- Non-banks continue their dominance of home lending, reporting 56% of all originations.
- Quicken Loans overtakes Wells Fargo as the largest loan originator, with Quicken making 396k loans compared to 312k by Wells Fargo.
- Just 7 of the 25 lenders that reported the most applications were banks.
- Of those seven banks the three largest, Wells Fargo, JPMorgan Chase, and Bank of America, reported just 15% of their lending went to LMI borrowers.
- The three largest non-banks made 29% of their loans to LMI borrowers.
- Banks have almost completely abandoned FHA/VA loans. Virtually all of their mortgages are conventional loans.
- About half of LMI borrowers use FHA/VA loans to buy their homes. Black and Hispanic borrowers use FHA/VA 65% and 55% of the time, respectively.
- The largest non-banks use FHA/VA loans for their borrowers 35%-45% of the time.
- Based on the overall loan percent of LMI borrowers, it appears that banks have failed to find alternative products to FHA/VA lending for LMI applicants.
The Consumer Financial Protection Bureau (CFPB) released the 2017 Home Mortgage Disclosure Act (HMDA) data on May 7, 2018, detailing mortgage lending information from nearly all lenders in the United States. The data showed that banks have dramatically reduced their lending to low- and moderate-income borrowers since 2010. It also showed that non-banks dominated home lending, reporting 56% of all originations in 2017, continuing a trend from 2016. Also for the second year in a row, the top three bank lenders reported an average of just 15% of their lending went to LMI borrowers, compared to 29% for the three largest non-banks.
CFPB should be applauded for moving this data to a new platform that is by all accounts easier and less expensive for lenders to use and comply with HMDA reporting requirements while making the data more useful to the public by getting it published earlier than ever before.

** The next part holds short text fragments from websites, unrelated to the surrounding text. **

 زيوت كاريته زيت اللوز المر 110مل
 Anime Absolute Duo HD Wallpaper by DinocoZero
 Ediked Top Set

Unfortunately, the data itself is troubling. It shows that our largest banks are in retreat from lending to low- and moderate-income families and people of color. LMI borrowers continue to decline as a share of all home buyers. The loans that they rely on, FHA and VA lending, tend to cost more than the conventional loans banks offer to middle and upper-income buyers. Buying a home is increasingly difficult, more expensive, or impossible, for the nation’s working class. This is reflected in the nation’s homeownership rate, which is near a 50-year low.

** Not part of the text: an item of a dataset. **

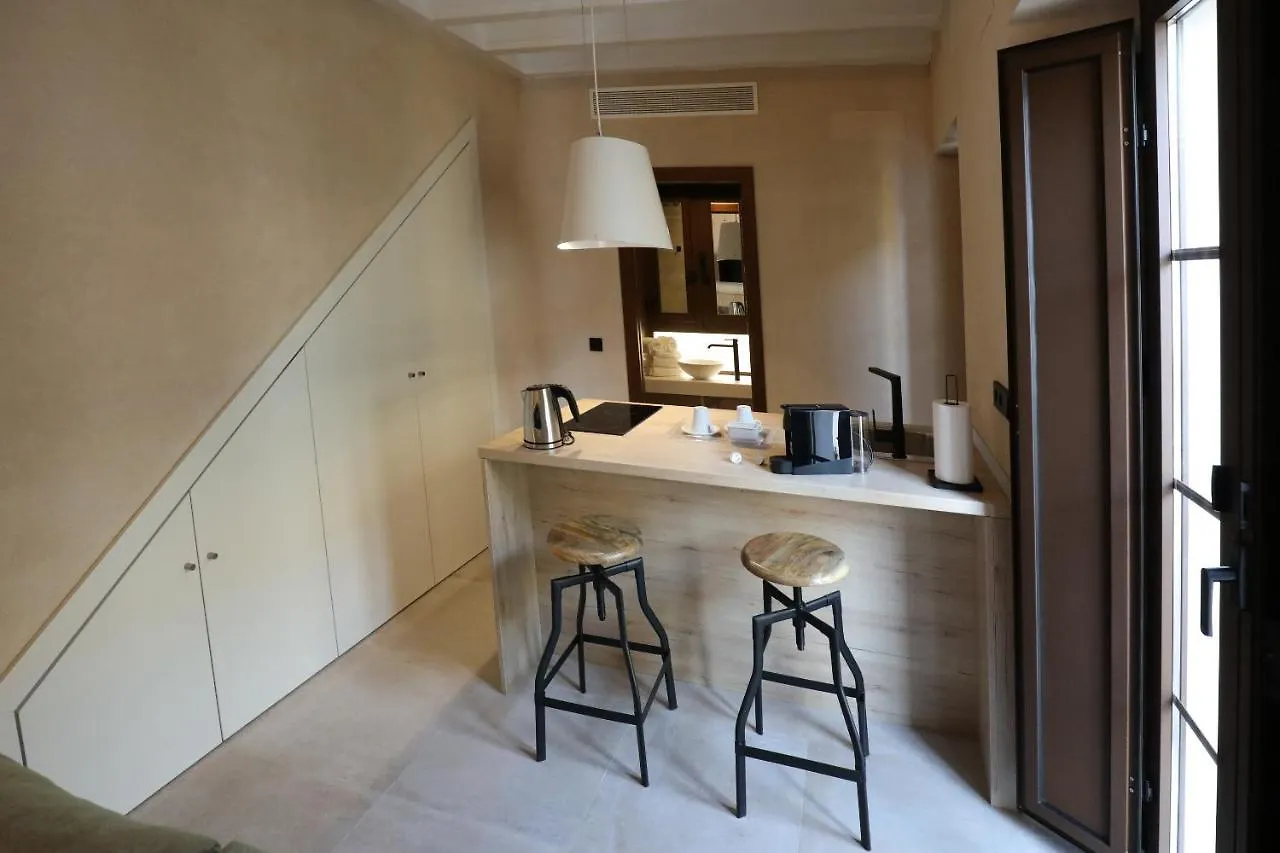 Aparthotel Casa Senorial Del Siglo XVIII Sevilla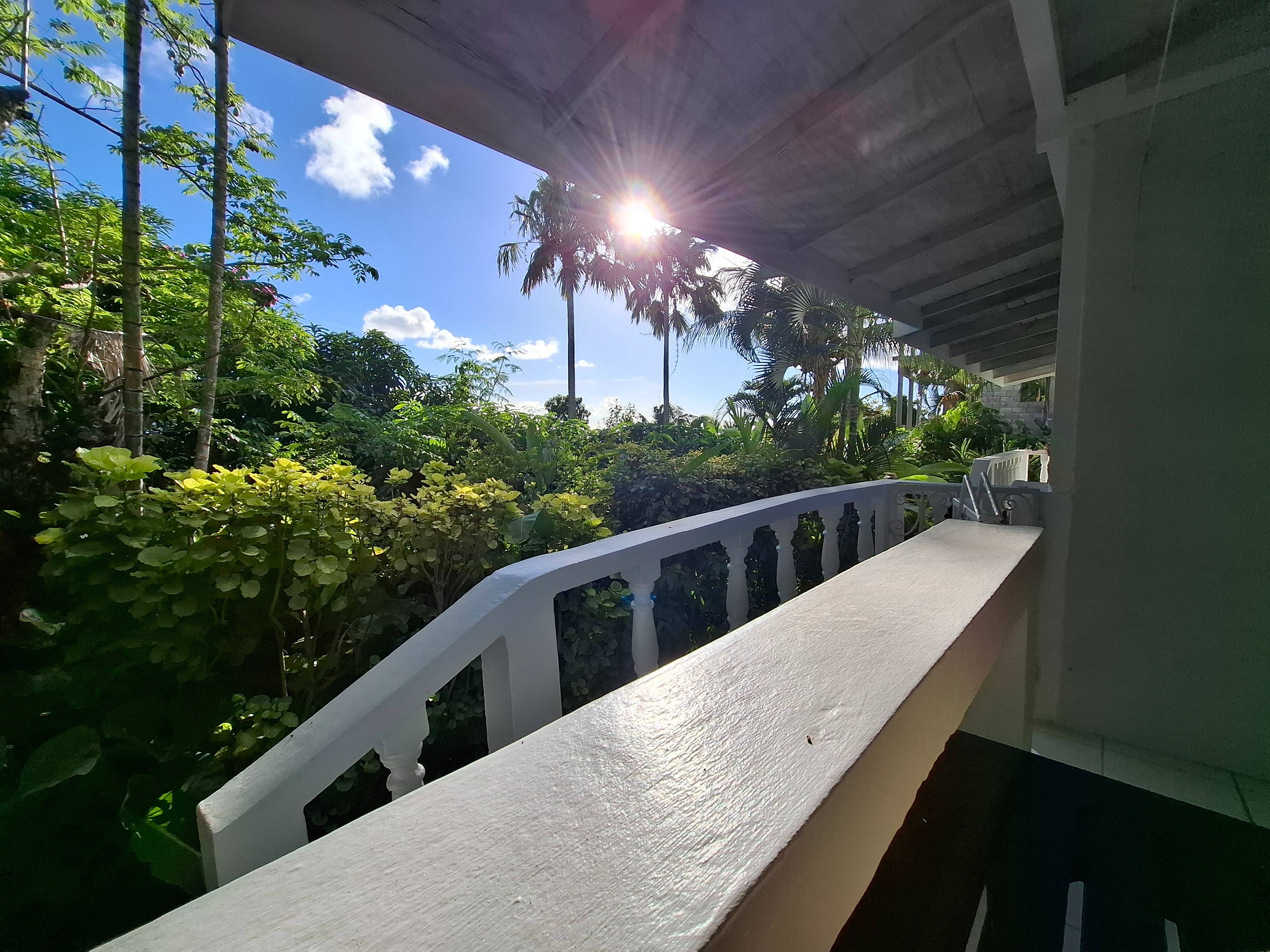 Entrance – Apartment 8 at Apartment Espoir, Saint Lucia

Looking at the 25 lenders with the most loan applications in 2017 reveals some of those challenges in stark figures. Just seven of them are banks that are responsible for meeting the credit needs of LMI borrowers under the Community Reinvestment Act (CRA). Yet in 2017 those seven banks made an average of just 19% of their lending to LMI borrowers. Meanwhile, Quicken Loans, which surpassed Wells Fargo as the nation’s largest loan originator in 2017, made over 28% of its home purchase loans to LMI borrowers. This shift is reflected throughout the lending industry, as non-banks exceed banks in lending to LMI areas. How did non-banks consistently outperform banks in LMI lending when banks are the entities with a regulatory obligation to LMI borrowers? This is a question in need of more research.

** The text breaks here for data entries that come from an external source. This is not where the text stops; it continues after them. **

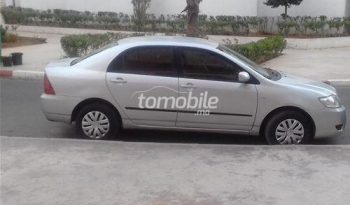 Toyota Corolla Occasion 2005 Diesel 354000Km Agadir #84493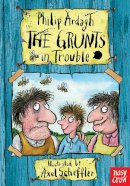 Philip Ardagh - The Grunts in Trouble - 9780857632722 - V9780857632722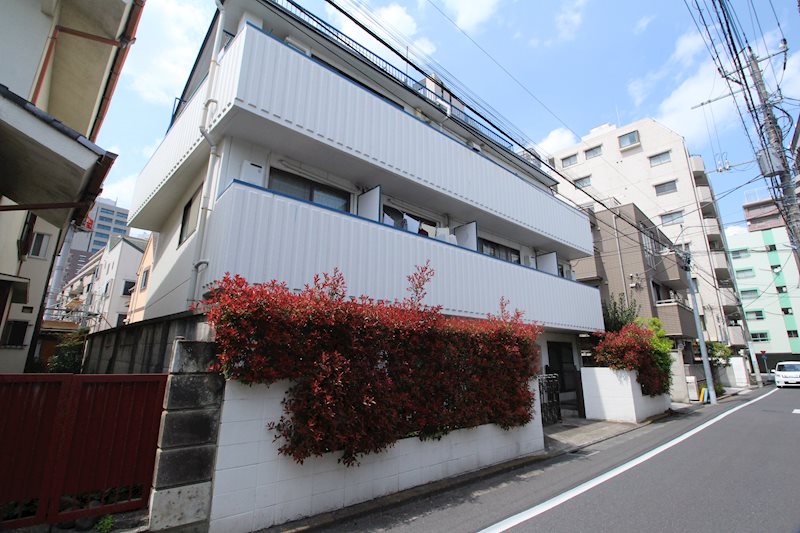 カーサ・デ・藤原 103号室 外観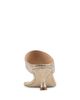 Donald Pliner Donald Pliner Women's Lucynda Mid Heel Thong Sandals - 4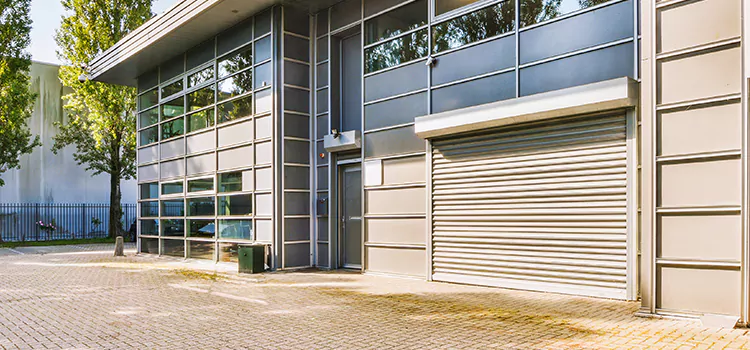 Electric Roller Garage Doors Lakeside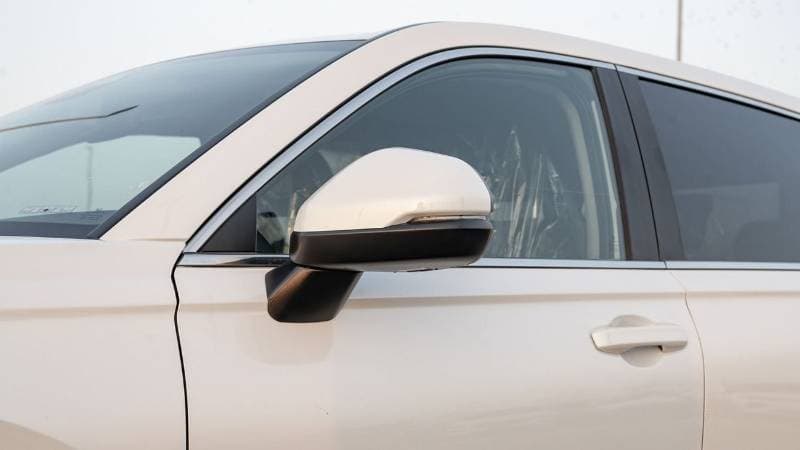 2026 Honda CR V thumbnail 7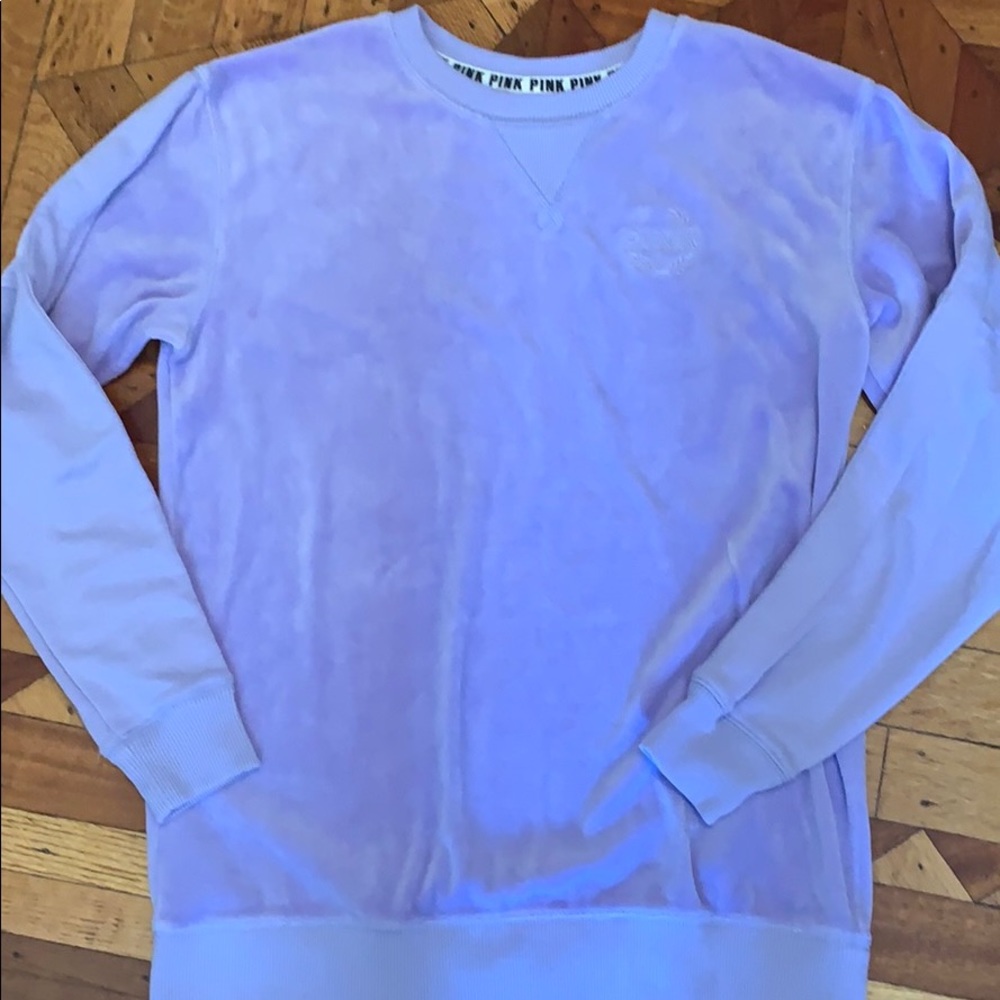 Pink sweatshirt - Picture 2 of 2
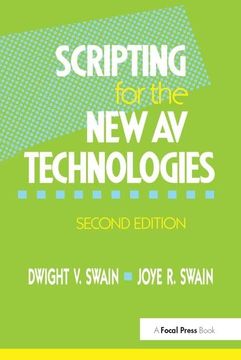 portada Scripting for the New AV Technologies (in English)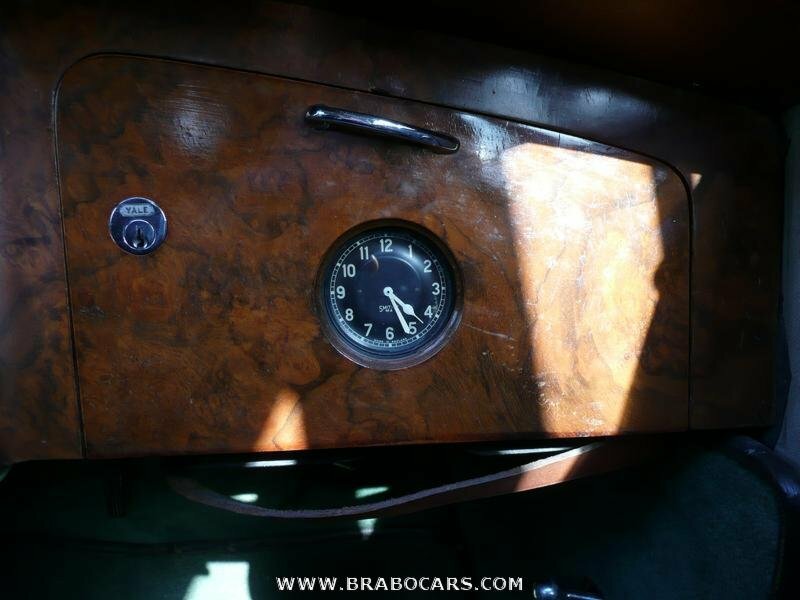 Bentley R Type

In part, this dichotomy can be explained by reviewing the kinds of loans each class of lender makes. In 2017, as in previous years, about half of LMI borrowers used government-insured loan programs such as FHA, VA or RHS lending to make their purchases. These figures are even higher among minority applicants, where 65% of black and 56% of Hispanic applicants relied on FHA/VA or RHS lending. Meanwhile, banks continue to withdraw from this market. Less than 10% of Bank of America and Wells Fargo home purchase loans were government insured in 2017, for JPMorgan Chase it was under 4%. By contrast, the non-bank lenders in the top 25 all report 20% to 50% of the home purchase loans were FHA/VA.
Are banks finding alternative products such as Fannie Mae’s HomeReady program for these borrowers that would be an acceptable alternative to nonconventional loans? It does not appear so based on this data. For the second year in a row, the top three bank lenders, Wells Fargo (16%), JPMorgan Chase (13.5%), and Bank of America (13%), reported an average of just 15% of their lending went to LMI borrowers. That is less than half the level of LMI lending those same lenders reported in 2010.
By contrast, the three largest non-banks, Quicken Loans, Caliber Home Loans and Fairway Financial Services, made between 28% and 30% of their home purchase loans to LMI families. These non-banks also use FHA/VA or RHS loans for 35% to 45% of their originations.
Jason Richardson is NCRC’s Director of Research & Evaluation.